No longer having to wake up to the screams her youngest child in the wee hours of the morning, Gooding was happy and at peace. The surgery, which was performed on March 24th, was a nerve-racking four hours for the 35-year-old mother. However, she is elated with the results.
“Everything has stopped,” Trina said, smiling.
With the bouts of intense pain now history, a restless Sharefa sat next to her mother as she explained that there was still some discomfort, but from the post operation healing process.
Currently on the mild painkiller Baralgin, Sharefa simply wanted to play football and ride around on her cousin’s bicycle.
“I don’t like inside, I want to go outside,” she said.
After spending the past three years at home, in doctor offices or at the Queen Elizabeth Hospital (QEH), the aspiring St Michael’s School student is glad to see the back of the hospital.
“I don’t want to see in there again; even when I pass I don’t want to look at there. If I go St Michael’s I’m walking straight past it. Actually, I’m going to walk the next side of the road,” an adamant Sharefa said.

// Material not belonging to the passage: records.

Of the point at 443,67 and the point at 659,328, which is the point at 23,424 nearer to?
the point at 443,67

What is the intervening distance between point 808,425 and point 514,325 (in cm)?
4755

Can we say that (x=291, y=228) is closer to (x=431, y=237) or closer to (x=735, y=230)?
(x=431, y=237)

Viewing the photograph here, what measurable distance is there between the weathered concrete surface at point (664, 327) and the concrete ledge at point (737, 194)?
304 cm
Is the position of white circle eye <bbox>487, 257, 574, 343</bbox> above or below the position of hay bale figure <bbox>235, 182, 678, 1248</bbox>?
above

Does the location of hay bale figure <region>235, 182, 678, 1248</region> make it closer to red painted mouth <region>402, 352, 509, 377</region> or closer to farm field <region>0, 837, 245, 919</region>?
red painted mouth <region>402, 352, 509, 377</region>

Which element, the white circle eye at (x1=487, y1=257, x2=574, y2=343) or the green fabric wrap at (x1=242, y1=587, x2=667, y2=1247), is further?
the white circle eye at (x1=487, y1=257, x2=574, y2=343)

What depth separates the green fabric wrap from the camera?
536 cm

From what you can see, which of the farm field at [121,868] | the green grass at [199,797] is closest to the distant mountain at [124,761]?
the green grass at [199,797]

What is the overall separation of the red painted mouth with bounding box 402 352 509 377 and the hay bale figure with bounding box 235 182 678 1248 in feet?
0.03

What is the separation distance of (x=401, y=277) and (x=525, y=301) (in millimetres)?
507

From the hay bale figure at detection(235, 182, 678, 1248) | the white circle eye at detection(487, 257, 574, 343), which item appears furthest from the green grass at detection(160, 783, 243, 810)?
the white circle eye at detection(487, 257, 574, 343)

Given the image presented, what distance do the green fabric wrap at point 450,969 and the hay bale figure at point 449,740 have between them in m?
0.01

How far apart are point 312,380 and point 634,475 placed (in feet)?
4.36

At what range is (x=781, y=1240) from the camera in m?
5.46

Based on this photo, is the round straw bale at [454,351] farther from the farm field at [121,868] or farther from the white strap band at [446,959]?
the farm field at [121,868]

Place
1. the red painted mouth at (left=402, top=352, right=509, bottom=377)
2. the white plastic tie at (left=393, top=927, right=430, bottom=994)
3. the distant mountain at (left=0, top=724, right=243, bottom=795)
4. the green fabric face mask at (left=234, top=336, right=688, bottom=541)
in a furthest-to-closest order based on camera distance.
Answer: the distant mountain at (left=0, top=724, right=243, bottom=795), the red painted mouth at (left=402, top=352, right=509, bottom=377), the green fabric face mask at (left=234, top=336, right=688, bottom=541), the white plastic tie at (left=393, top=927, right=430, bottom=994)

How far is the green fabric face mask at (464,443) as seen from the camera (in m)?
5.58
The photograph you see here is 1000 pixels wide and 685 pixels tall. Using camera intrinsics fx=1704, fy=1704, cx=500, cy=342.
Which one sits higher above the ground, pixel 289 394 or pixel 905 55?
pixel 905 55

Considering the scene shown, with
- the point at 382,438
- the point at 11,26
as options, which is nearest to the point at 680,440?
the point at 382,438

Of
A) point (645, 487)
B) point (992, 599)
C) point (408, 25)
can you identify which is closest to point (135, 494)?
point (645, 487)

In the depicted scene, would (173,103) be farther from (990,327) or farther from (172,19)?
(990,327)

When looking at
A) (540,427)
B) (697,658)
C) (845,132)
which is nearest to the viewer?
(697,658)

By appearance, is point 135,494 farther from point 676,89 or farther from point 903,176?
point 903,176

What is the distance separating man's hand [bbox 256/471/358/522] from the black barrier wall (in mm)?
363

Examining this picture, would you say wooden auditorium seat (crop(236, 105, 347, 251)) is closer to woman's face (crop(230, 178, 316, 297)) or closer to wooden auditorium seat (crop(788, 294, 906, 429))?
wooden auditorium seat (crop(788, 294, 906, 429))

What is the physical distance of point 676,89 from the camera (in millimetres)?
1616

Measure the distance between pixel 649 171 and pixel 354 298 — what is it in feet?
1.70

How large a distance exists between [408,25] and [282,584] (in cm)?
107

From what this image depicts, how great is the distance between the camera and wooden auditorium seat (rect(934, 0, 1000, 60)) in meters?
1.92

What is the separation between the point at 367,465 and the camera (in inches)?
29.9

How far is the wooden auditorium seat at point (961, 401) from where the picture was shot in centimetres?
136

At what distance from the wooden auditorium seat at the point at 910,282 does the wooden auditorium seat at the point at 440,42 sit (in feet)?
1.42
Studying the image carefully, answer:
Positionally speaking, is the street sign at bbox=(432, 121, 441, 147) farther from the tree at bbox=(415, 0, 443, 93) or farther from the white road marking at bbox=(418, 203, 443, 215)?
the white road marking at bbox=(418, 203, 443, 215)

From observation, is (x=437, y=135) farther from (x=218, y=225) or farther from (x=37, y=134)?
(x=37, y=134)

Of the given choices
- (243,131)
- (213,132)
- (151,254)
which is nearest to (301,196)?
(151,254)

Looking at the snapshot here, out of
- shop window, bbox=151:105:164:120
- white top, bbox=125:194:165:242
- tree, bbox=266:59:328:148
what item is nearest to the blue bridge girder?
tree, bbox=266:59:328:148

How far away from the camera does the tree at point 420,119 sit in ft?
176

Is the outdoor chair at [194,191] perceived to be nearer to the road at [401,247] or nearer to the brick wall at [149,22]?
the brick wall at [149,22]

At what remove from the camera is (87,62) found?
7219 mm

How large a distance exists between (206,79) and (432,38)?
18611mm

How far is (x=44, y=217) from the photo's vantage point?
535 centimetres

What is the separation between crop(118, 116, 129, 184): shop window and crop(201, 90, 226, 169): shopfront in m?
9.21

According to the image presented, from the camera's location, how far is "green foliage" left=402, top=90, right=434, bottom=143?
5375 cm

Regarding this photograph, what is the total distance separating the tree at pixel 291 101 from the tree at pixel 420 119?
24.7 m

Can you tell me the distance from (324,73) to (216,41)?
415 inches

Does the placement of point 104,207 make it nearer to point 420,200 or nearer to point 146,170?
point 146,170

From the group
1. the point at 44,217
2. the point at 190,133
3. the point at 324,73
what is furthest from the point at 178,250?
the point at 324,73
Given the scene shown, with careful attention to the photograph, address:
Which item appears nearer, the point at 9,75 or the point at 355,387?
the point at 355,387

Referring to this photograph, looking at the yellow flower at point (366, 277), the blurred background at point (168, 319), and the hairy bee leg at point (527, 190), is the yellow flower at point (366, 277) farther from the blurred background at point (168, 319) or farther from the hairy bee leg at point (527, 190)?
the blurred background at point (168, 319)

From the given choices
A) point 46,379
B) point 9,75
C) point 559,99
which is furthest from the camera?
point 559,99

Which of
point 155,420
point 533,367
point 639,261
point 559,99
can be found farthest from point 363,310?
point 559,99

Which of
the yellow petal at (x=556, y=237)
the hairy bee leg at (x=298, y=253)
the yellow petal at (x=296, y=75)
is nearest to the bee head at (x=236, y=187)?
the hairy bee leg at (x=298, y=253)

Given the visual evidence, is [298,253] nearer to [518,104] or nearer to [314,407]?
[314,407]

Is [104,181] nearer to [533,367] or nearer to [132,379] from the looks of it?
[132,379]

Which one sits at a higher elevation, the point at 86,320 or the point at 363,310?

March 24 remains a day embedded her young mind, as she watched the cyst drained from her body.
“They numbed the area, they didn’t drug [anaesthetize] me – I was so happy they didn’t drug me because I watched every single thing,” Sharefa said.
Her mum explained that doctors decided to drain the membranous sac rather than remove it because the child’s organs were reversed.
“The organs in her body switched around so instead of removing the cyst, they put a tube to her nose and a bag to her side, so when they cut across the stomach and then cut the cyst inside the stomach . . . [they] let it drain down the bag and drain out instead of moving it,” she explained.
Nevertheless, the mother of two is thankful and happy with the results.
“I feel happy now she got the surgery. I feel much relieved. Now I don’t have to wake up in the middle of the night and call an ambulance,” Gooding said.
More than anything, she said she was thankful to those who came to her aid in her darkest hours.